The weakness of Mr. Trump’s drawing power and political skills, in a state that voted for him overwhelmingly and in a format that he favors, raised new questions about his electoral prospects for a second term at a time when his poll numbers were already falling. And rather than speak to the wide cross-section of Americans who say they are concerned about police violence and systemic racism, he continued to use racist language, describing the coronavirus as “Kung Flu.”
[T]he 19,000-seat BOK Center was at least one-third empty during the rally. A second, outdoor venue was so sparsely attended that he and Vice President Mike Pence both canceled appearances there.
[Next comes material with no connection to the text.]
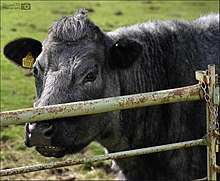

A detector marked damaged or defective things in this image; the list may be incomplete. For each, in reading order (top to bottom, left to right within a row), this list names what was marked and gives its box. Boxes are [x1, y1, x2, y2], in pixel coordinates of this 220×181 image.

rusty metal bar [0, 84, 203, 127]
rusty metal bar [0, 139, 206, 175]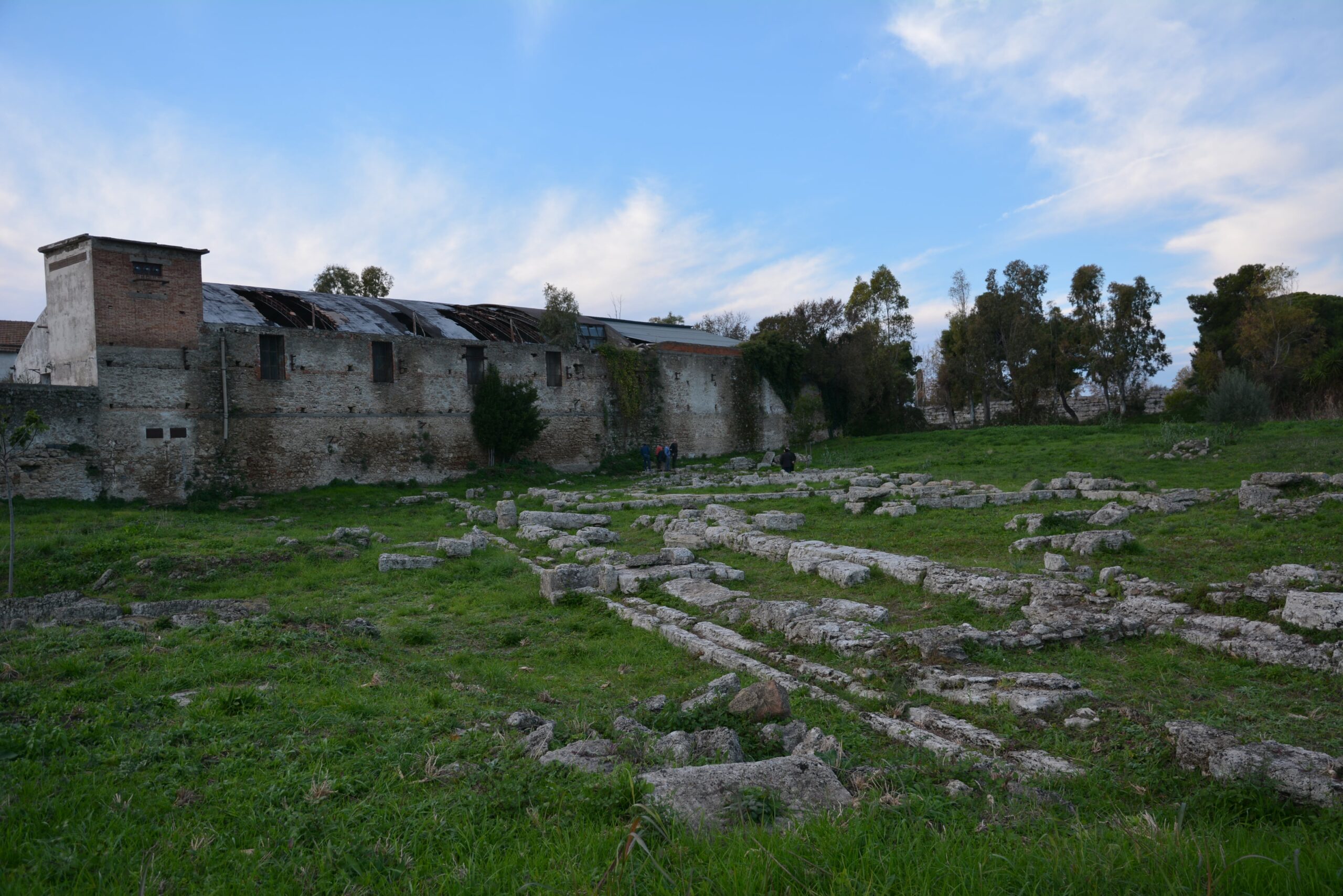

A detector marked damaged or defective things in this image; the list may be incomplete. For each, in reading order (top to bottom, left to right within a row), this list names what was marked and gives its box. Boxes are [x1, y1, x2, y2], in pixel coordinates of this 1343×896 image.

Tim Murtaugh, a spokesman for the Trump campaign, falsely blamed the small numbers on “radical protesters” and the news media who he said had frightened away supporters. But there were few protests in the area and no sizable effort to block entrances, and there was a strong security presence.
Mr. Trump was furious about the unused outdoor stage and the comparatively thin crowd in the stadium, according to two people familiar with his reaction. News broadcasts carried video of the partially empty stadium, and even the Drudge Report, a reliably conservative website, carried an all-caps headline that said “MAGA LESS MEGA” with a picture of rows and rows of empty blue seats.
The disappointing turnout came as Mr. Trump already found himself under siege about his sudden firing of the U.S. attorney in Manhattan and his losing legal battle over the release of a memoir full of damaging revelations by John R. Bolton, his former national security adviser.
In rambling, grievance-filled remarks, Mr. Trump made no reference to the Tulsa massacre of 1921 or to George Floyd, whose death at the hands of a white police officer in Minneapolis last month spurred global demands for racial justice. He also did not mention Juneteenth, which marks the end of slavery in the United States and fell just a day before his rally.
Instead, [Trump] the president railed about “left-wing radicals” who he falsely claimed were rioting in cities across the country and praised police officers who “get injured, they don’t complain. They’re incredible” while attempting to stop looters and rioters.
[Trump] The president once again shrugged off the threat from the coronavirus, which he also called the “Chinese virus” at one point, and bragged that he has done “a phenomenal job” fighting the pandemic. He acknowledged that increased testing for the virus revealed more cases of infection, which he felt made the country look bad.
“So I said to my people, ‘slow the testing down,’” he said.
Many of the thousands of Trump supporters at the rally did not wear masks or stand six feet apart — health precautions that Mr. Trump himself has ignored.
After the rally, Mr. Trump’s spokesman searched for a way that Mr. Trump might be happy despite the poor turnout, claiming in a statement that millions of online rally viewers amounted to “a massive audience that Joe Biden can only dream of.”